▶ **次の問題**
(1) 本文を読んで、次の問いに答えてください。
(a) 延原謙訳で、「私」がホームズに公表の許しを求めたのは、この十年ばかりのあいだに何回くらいとされていますか。
(b) 「宝島」はどんな形で語られる小説だと書かれていますか。
(c) 「宝島」の訳で、語り手の呼び方は何と何の二種類ですか。
(2) 本文のうち、「というのがシャーロック・ホー」という言葉を含むところから始まり「だイメージが、驚くほどガラッと違います。」で終わる部分を抜き出してください。

▶ **本文**
次にシャーロック・ホームズの「高名な依頼人」の書き出し部分。


「もう弊害はあるまいよ」

 というのがシャーロック・ホームズのそのときの意見だったが、私はこの十年ばかりのあいだに十回くらいも、これから話す事件を公表する許しを求めて、やっと承諾を得たわけなのである。(延原謙訳)


「もういまとなっては、べつに害はあるまいよ」というのが、友人シャーロック・ホームズ氏の見解であった。長年私がそれをくりかえして、そのときがもう十回めぐらいだったろうか、以下に語る物語を公表する許しをもとめたときのことである。(深町眞理子訳)


「今となっては別段、誰かが傷つくということもあるまい」以下の物語を公表させてもらいたいと私がシャーロック・ホームズに許可を求めるのも、この長の年月、もうこれで十度目というとき、ホームズがもたらした言葉がこれであった。(小池滋訳)


 いかに書くかで、イメージが変わるのがわかってもらえていますか。正確にはいかに訳すかですが、そこはいかに書くかで、マロイとホームズのイメージの差ができているところをお楽しみください。「そう書くからそうなる」のです。語り口の重要性です。


 あと、スティーヴンスの「宝島」ですが、あの小説は回想なんですね。つまり大人になった主人公が、少年のころの冒険を思い出して語っていることになっています。で、語り手が「私」と「僕」の二種類の訳があるのですが、「私」と「僕」では、読んだイメージが、驚くほどガラッと違います。


 「そう書くからそうなる」の例文をあとひとつやってみます。月見が話者と思って読んでみてください。

▶ **資料**
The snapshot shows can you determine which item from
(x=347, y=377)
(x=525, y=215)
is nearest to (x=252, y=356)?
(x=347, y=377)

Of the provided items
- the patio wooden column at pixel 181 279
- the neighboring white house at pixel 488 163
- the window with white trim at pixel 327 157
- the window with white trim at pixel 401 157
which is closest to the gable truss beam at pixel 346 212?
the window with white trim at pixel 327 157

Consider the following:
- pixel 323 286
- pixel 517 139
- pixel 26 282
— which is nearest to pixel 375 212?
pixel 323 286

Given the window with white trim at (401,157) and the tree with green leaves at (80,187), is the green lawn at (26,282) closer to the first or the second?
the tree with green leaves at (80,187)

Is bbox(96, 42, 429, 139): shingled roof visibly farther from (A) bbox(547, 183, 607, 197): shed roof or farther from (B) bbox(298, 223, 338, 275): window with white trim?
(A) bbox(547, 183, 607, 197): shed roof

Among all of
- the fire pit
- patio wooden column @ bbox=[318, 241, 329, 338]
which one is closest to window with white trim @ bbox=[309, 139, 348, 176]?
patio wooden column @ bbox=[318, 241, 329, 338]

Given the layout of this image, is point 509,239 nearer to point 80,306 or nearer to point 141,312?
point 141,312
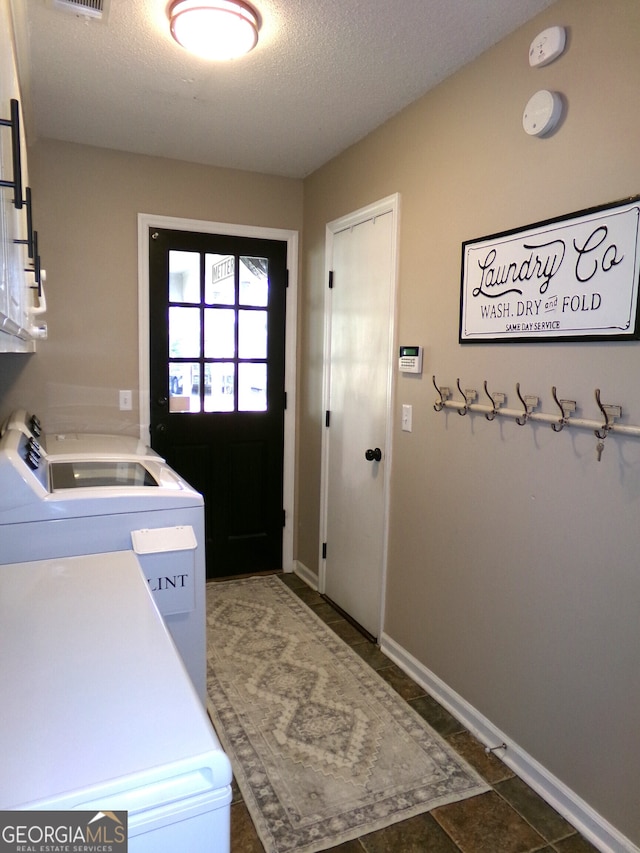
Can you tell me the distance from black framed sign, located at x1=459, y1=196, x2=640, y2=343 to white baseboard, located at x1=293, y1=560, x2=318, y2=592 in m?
1.87

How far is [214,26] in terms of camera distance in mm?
1753

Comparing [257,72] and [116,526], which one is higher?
[257,72]

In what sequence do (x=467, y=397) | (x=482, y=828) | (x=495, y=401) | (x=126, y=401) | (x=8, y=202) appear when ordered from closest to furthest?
(x=8, y=202)
(x=482, y=828)
(x=495, y=401)
(x=467, y=397)
(x=126, y=401)

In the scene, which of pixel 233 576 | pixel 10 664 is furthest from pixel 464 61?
pixel 233 576

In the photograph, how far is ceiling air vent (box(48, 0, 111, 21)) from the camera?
169cm

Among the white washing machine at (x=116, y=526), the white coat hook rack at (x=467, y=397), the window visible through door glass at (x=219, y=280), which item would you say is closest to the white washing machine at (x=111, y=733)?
the white washing machine at (x=116, y=526)

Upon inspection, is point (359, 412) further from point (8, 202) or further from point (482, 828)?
point (8, 202)

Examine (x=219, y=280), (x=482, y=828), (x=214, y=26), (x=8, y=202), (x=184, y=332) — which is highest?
(x=214, y=26)

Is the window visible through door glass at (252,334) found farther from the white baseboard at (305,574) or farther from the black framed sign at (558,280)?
the black framed sign at (558,280)

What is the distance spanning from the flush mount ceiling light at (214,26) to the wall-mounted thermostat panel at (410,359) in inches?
48.1

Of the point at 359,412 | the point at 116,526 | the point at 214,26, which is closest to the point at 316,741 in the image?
the point at 116,526

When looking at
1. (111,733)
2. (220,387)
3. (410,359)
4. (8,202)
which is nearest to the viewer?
(111,733)

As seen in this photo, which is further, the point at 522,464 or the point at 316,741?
the point at 316,741

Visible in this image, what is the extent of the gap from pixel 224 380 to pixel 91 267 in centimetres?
93
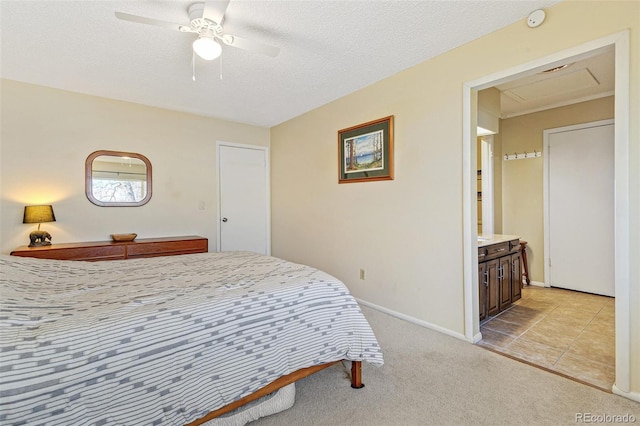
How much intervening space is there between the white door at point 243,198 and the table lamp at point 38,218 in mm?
1888

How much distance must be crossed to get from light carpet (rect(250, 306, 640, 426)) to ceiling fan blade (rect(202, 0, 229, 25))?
7.69 feet

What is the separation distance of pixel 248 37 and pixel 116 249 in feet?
8.66

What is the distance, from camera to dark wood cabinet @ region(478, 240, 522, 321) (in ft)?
9.23

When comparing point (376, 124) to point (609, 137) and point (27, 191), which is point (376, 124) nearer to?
point (609, 137)

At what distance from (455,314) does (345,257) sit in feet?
4.65

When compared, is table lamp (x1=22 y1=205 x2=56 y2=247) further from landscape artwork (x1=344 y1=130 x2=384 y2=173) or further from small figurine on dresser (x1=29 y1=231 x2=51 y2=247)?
landscape artwork (x1=344 y1=130 x2=384 y2=173)

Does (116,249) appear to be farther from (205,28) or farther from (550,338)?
(550,338)

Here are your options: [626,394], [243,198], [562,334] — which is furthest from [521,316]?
[243,198]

▶ **解答例**
(1)
(a) 十回くらい
(b) 回想で、大人になった主人公が少年のころの冒険を思い出して語る形
(c) 「私」と「僕」

(2)
というのがシャーロック・ホームズのそのときの意見だったが、私はこの十年ばかりのあいだに十回くらいも、これから話す事件を公表する許しを求めて、やっと承諾を得たわけなのである。(延原謙訳)


「もういまとなっては、べつに害はあるまいよ」というのが、友人シャーロック・ホームズ氏の見解であった。長年私がそれをくりかえして、そのときがもう十回めぐらいだったろうか、以下に語る物語を公表する許しをもとめたときのことである。(深町眞理子訳)


「今となっては別段、誰かが傷つくということもあるまい」以下の物語を公表させてもらいたいと私がシャーロック・ホームズに許可を求めるのも、この長の年月、もうこれで十度目というとき、ホームズがもたらした言葉がこれであった。(小池滋訳)


 いかに書くかで、イメージが変わるのがわかってもらえていますか。正確にはいかに訳すかですが、そこはいかに書くかで、マロイとホームズのイメージの差ができているところをお楽しみください。「そう書くからそうなる」のです。語り口の重要性です。


 あと、スティーヴンスの「宝島」ですが、あの小説は回想なんですね。つまり大人になった主人公が、少年のころの冒険を思い出して語っていることになっています。で、語り手が「私」と「僕」の二種類の訳があるのですが、「私」と「僕」では、読んだイメージが、驚くほどガラッと違います。